_What you will do_:
1: According to the NAL financial excerpt, what was the net royalty rate for the three months ended September 30, 2007?
2: Name every type of royalty that the NAL financial excerpt lists.
3: Pick up the NAL financial excerpt after its final sentence and write what comes next.

_Extracted text_:

Risk Management Contracts Summary

For the remainder of 2007, NAL has the following risk management contracts
outstanding:

----------------------------------------------------------------------------
CRUDE OIL NATURAL GAS
----------------------------------------------------------------------------
Swap (bbls) 171,700 Swap (GJ) 1,010,000
Swap (bbl/d) 1,866 Swap (GJ/d) 10,978
$US/bbl $67.92 $Cdn/GJ $7.28
Collars (bbls) 193,200 Collars (GJ) 828,000
Collars (bbl/d) 2,100 Collars (GJ/d) 9,000
$US/bbl $63.95 - $70.07 $Cdn/GJ $6.61 - $8.48
Total (bbls) 364,900 Total (GJ) 1,838,000
Total (bbl/d) 3,966 Total (GJ/d) 19,978
----------------------------------------------------------------------------

For 2008, NAL has the following risk management contracts outstanding:

----------------------------------------------------------------------------
CRUDE OIL NATURAL GAS
----------------------------------------------------------------------------
Swap (bbls) 374,500 Swap (GJ) 2,514,500
Swap (bbl/d) 1,023 Swap (GJ/d) 6,870
$US/bbl $77.76 $Cdn/GJ $7.52
Collars (bbls) 383,000 Collars (GJ) 455,000
Collars (bbl/d) 1,046 Collars (GJ/d) 1,243
$US/bbl $71.65 - $79.30 $Cdn/GJ $8.32 - $10.09
Total (bbls) 757,500 Total (GJ) 2,969,500
Total (bbl/d) 2,070 Total (GJ/d) 8,113
----------------------------------------------------------------------------


ROYALTY EXPENSES

Crown, freehold and overriding royalties were $21.8 million for the three months ended September 30, 2007. Expressed as a percentage of gross sales, before gain/loss on derivative contracts and transportation costs, the net royalty rate was consistent with budget at 21.9 percent, down from 22.6 percent for the same period last year.

On a year-to-date basis, royalties were $63.1 million, down from $65.1 million in the comparable period of 2006. Expressed as a percentage of gross sales, the royalty rate is consistent year-over-year at 21.7 percent as compared to 22.0 percent in the prior year.

On October 25, 2007, Premier Stelmach announced the new royalty regime for Alberta, effective January 2009. This new framework will affect NAL in that conventional oil and gas royalties will now be on a sliding scale that is determined by commodity price and productivity. Natural gas royalties will increase from a cap of 35 percent to 50 percent, with rate caps at $16.59/GJ. Crude oil royalty rates will increase from the current maximum of 35 percent to 50 percent, with rate caps raised to $120/bbl.

The Trust has assessed the impact of these new royalties on its production and the impact is considered modest given the low level of crude oil production in Alberta and a significant weighting towards low producing gas wells. For the nine months ended September 30, 2007, 24 percent of crude oil and 84 percent of natural gas production is from Alberta.

_Data provided_:
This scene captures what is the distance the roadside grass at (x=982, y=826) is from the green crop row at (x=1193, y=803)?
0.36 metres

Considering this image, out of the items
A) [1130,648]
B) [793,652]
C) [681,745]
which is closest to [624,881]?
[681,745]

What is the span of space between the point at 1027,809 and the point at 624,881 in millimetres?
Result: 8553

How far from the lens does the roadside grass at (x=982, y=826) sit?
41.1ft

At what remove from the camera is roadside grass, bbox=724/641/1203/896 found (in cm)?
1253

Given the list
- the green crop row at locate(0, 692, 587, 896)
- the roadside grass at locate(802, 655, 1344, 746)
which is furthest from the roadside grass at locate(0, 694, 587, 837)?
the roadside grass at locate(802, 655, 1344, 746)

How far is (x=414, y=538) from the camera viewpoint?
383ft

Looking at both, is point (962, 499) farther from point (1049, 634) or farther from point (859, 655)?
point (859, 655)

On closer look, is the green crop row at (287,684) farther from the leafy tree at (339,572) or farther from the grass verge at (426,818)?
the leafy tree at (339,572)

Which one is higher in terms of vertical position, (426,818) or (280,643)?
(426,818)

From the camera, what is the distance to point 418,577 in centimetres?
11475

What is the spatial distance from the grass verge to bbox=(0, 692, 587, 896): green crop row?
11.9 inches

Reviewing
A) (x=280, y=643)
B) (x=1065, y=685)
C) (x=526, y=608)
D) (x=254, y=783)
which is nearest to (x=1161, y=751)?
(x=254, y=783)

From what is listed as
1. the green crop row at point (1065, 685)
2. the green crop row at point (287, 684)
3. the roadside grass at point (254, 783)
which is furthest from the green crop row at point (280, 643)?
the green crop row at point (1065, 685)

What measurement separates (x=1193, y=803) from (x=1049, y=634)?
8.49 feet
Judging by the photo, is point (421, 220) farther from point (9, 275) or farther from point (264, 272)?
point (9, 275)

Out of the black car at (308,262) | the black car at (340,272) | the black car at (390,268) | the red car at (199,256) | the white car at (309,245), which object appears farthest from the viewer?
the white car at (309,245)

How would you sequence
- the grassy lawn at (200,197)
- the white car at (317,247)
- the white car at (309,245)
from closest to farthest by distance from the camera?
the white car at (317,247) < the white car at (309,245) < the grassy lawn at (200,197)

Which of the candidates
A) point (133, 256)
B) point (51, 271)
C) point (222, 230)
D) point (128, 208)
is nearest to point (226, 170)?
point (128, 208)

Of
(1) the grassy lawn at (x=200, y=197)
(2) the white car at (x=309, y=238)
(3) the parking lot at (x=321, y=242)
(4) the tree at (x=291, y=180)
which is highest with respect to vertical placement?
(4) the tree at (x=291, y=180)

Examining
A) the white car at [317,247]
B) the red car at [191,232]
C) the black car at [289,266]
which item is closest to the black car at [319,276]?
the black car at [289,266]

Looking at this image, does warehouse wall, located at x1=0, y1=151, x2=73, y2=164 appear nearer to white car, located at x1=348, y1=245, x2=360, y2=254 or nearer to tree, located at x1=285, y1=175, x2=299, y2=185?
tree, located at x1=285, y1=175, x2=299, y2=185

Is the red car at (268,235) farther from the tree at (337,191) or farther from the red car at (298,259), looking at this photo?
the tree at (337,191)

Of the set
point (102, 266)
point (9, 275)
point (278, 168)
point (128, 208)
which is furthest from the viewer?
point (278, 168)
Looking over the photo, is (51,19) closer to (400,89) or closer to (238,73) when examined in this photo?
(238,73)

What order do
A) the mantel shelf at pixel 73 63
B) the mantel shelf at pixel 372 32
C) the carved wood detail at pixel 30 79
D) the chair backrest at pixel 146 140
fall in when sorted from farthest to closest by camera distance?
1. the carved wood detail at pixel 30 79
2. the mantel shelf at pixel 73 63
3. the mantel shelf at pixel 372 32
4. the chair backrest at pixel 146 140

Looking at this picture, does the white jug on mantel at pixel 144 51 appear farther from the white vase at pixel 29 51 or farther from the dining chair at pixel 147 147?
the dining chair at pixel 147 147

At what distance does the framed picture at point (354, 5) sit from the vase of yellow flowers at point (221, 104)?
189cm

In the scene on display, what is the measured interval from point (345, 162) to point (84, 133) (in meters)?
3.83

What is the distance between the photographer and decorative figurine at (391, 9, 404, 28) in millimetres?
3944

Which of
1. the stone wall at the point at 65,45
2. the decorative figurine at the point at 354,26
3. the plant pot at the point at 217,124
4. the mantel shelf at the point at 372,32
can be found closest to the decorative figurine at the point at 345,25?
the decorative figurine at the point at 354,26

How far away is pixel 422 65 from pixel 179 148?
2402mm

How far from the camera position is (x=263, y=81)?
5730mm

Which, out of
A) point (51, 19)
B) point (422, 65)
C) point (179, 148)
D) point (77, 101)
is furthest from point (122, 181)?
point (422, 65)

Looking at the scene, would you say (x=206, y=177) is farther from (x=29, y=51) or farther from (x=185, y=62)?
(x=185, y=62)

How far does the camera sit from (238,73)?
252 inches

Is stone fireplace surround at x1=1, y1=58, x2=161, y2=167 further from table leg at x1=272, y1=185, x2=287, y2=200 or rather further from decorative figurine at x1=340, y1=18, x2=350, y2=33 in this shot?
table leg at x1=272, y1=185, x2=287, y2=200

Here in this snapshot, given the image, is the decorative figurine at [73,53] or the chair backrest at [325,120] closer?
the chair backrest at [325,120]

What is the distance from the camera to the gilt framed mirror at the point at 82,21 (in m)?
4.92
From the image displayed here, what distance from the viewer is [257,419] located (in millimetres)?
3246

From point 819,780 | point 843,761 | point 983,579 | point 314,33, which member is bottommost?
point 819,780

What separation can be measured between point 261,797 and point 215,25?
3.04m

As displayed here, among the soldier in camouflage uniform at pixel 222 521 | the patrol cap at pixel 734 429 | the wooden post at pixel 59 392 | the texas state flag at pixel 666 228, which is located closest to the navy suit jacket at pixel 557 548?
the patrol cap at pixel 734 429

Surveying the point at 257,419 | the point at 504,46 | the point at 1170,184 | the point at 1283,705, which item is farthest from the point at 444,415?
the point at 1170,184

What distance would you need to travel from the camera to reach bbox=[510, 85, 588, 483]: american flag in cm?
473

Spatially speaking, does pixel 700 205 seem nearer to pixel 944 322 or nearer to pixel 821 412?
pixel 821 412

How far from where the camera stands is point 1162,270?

_Responses by task_:
1: 21.9 percent

2: Crown, freehold and overriding royalties

3:
Royalty Expenses

----------------------------------------------------------------------------
Three months ended Nine months ended
Sept. 30 Sept. 30
2007 2006 2007 2006
----------------------------------------------------------------------------
Net royalties ($000s) 21,849 21,883 63,126 65,074
As % of revenue(1) 21.9 22.6 21.7 22.0
$/boe 11.77 12.47 11.85 12.27
----------------------------------------------------------------------------
(1) Oil and natural gas and liquid sales before transportation and gains/
losses on derivative contracts.


OPERATING COSTS

For the quarter ended September 30, 2007, total operating costs were higher compared to the similar period a year earlier. On a unit of production basis, operating costs averaged $10.40/boe compared to $8.70/boe for the quarter ended September 30, 2006. On a year-to-date basis, operating costs are consistent with guidance at $9.08/boe compared with $8.71/boe for 2006.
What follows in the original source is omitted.